Riscrivi queste righe mettendo "baseball cap" al posto di "straw hat", senza cambiare nient'altro.

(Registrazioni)
.....

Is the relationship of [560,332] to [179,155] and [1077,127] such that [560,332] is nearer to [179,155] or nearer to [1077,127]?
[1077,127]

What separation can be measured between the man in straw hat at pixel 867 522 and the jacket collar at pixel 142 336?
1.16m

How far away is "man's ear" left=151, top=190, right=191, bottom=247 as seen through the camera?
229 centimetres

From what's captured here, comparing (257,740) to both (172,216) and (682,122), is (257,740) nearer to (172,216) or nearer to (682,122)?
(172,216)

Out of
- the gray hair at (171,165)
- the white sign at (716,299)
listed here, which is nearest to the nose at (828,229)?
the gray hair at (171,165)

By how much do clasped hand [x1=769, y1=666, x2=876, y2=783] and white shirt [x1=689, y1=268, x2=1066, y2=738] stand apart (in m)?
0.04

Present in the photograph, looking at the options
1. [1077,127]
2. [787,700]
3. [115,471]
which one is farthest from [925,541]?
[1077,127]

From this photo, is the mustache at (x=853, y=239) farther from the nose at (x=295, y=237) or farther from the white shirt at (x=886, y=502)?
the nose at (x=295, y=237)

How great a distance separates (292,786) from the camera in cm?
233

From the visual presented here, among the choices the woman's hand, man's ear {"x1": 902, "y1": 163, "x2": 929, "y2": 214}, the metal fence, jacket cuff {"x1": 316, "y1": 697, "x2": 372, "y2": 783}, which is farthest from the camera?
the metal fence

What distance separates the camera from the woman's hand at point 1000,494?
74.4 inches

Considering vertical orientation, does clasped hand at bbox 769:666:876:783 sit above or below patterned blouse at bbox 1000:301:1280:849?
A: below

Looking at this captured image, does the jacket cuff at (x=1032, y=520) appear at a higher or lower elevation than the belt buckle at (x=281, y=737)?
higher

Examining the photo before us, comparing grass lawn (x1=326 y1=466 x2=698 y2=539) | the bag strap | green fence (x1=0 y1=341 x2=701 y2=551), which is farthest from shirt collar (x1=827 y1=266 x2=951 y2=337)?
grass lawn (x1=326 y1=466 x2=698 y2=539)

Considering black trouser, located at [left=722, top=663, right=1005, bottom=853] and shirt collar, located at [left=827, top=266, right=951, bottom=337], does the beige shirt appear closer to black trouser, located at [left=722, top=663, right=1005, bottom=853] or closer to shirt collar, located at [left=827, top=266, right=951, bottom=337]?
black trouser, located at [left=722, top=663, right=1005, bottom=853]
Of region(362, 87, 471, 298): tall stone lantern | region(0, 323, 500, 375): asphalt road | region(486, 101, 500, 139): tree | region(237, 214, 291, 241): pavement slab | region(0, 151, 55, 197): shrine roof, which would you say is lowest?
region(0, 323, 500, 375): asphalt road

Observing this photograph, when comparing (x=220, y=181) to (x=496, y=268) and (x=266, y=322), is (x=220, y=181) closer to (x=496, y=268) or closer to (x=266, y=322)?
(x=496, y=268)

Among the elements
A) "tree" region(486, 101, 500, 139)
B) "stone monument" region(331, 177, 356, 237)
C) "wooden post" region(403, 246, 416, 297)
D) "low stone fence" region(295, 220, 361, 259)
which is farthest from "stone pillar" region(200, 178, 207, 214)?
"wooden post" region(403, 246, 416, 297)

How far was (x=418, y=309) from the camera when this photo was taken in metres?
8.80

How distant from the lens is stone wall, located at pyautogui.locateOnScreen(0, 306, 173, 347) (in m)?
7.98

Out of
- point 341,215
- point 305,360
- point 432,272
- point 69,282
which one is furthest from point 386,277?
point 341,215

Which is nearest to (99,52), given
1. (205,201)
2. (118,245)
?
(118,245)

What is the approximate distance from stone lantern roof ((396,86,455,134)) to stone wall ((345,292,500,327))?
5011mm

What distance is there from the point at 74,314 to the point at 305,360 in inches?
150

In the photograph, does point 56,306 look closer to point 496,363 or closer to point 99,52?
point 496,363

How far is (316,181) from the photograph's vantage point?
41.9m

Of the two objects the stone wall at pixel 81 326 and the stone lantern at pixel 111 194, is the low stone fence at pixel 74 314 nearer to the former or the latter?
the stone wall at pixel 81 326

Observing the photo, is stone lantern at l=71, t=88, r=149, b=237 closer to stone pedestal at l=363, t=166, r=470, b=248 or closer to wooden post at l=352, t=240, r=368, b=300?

.....

■ **RISULTATO**:
Is the relationship of [560,332] to [179,155] and [1077,127] such that [560,332] is nearer to [179,155] or nearer to [1077,127]?
[1077,127]

What separation can be measured between the man in baseball cap at pixel 867 522 and the jacket collar at pixel 142 336?
1.16m

How far away is "man's ear" left=151, top=190, right=191, bottom=247 as seen through the camera?
229 centimetres

From what's captured here, comparing (257,740) to both (172,216) and (682,122), is (257,740) nearer to (172,216) or nearer to (682,122)?
(172,216)

Out of
- the gray hair at (171,165)
- the white sign at (716,299)
listed here, which is nearest to the nose at (828,229)?
the gray hair at (171,165)

By how much do clasped hand [x1=769, y1=666, x2=876, y2=783] and white shirt [x1=689, y1=268, x2=1066, y2=738] stand apart (in m)?
0.04

Present in the photograph, looking at the options
1. [1077,127]
2. [787,700]
3. [115,471]
which one is farthest from [925,541]?
[1077,127]

From this photo, is the mustache at (x=853, y=239) farther from the nose at (x=295, y=237) or farther from the white shirt at (x=886, y=502)?
the nose at (x=295, y=237)

How great a distance separates (292,786) from the camera in cm?
233

From the visual presented here, among the choices the woman's hand, man's ear {"x1": 902, "y1": 163, "x2": 929, "y2": 214}, the metal fence, jacket cuff {"x1": 316, "y1": 697, "x2": 372, "y2": 783}, which is farthest from the camera?
the metal fence

What distance separates the camera from the woman's hand at point 1000,494?
74.4 inches

Considering vertical orientation, does clasped hand at bbox 769:666:876:783 sit above or below patterned blouse at bbox 1000:301:1280:849?
A: below

Looking at this captured image, does the jacket cuff at (x=1032, y=520) appear at a higher or lower elevation than the belt buckle at (x=281, y=737)?
higher

Examining the photo before us, comparing grass lawn (x1=326 y1=466 x2=698 y2=539) | the bag strap | green fence (x1=0 y1=341 x2=701 y2=551), which is farthest from shirt collar (x1=827 y1=266 x2=951 y2=337)?
grass lawn (x1=326 y1=466 x2=698 y2=539)

Considering black trouser, located at [left=722, top=663, right=1005, bottom=853] and shirt collar, located at [left=827, top=266, right=951, bottom=337], does the beige shirt appear closer to black trouser, located at [left=722, top=663, right=1005, bottom=853] or closer to shirt collar, located at [left=827, top=266, right=951, bottom=337]?
black trouser, located at [left=722, top=663, right=1005, bottom=853]
Of region(362, 87, 471, 298): tall stone lantern | region(0, 323, 500, 375): asphalt road | region(486, 101, 500, 139): tree | region(237, 214, 291, 241): pavement slab | region(0, 151, 55, 197): shrine roof, which would you say is lowest?
region(0, 323, 500, 375): asphalt road

Observing this photograph, when comparing (x=220, y=181) to (x=496, y=268) and (x=266, y=322), is (x=220, y=181) closer to (x=496, y=268) or closer to (x=266, y=322)?
(x=496, y=268)

Among the elements
A) "tree" region(486, 101, 500, 139)
B) "stone monument" region(331, 177, 356, 237)
C) "wooden post" region(403, 246, 416, 297)
D) "low stone fence" region(295, 220, 361, 259)
which is farthest from "stone pillar" region(200, 178, 207, 214)?
"wooden post" region(403, 246, 416, 297)

How far was (x=418, y=309) from the camera when this photo was taken in metres?
8.80

How distant from the lens is stone wall, located at pyautogui.locateOnScreen(0, 306, 173, 347) (in m)?
7.98

Out of
- point 341,215
- point 305,360
- point 432,272
- point 69,282
which one is furthest from point 386,277?
point 341,215

Which is nearest to (99,52), given
1. (205,201)
2. (118,245)
?
(118,245)

What is the approximate distance from stone lantern roof ((396,86,455,134)) to stone wall ((345,292,500,327))?
5011mm

What distance is there from the point at 74,314 to the point at 305,360 in inches?
150

In the photograph, does point 56,306 look closer to point 496,363 or closer to point 99,52?
point 496,363

How far is (316,181) from the photograph's vantage point?
41.9m

Of the two objects the stone wall at pixel 81 326 and the stone lantern at pixel 111 194, is the low stone fence at pixel 74 314 nearer to the former or the latter?
the stone wall at pixel 81 326

Observing the photo, is stone lantern at l=71, t=88, r=149, b=237 closer to stone pedestal at l=363, t=166, r=470, b=248 or closer to wooden post at l=352, t=240, r=368, b=300?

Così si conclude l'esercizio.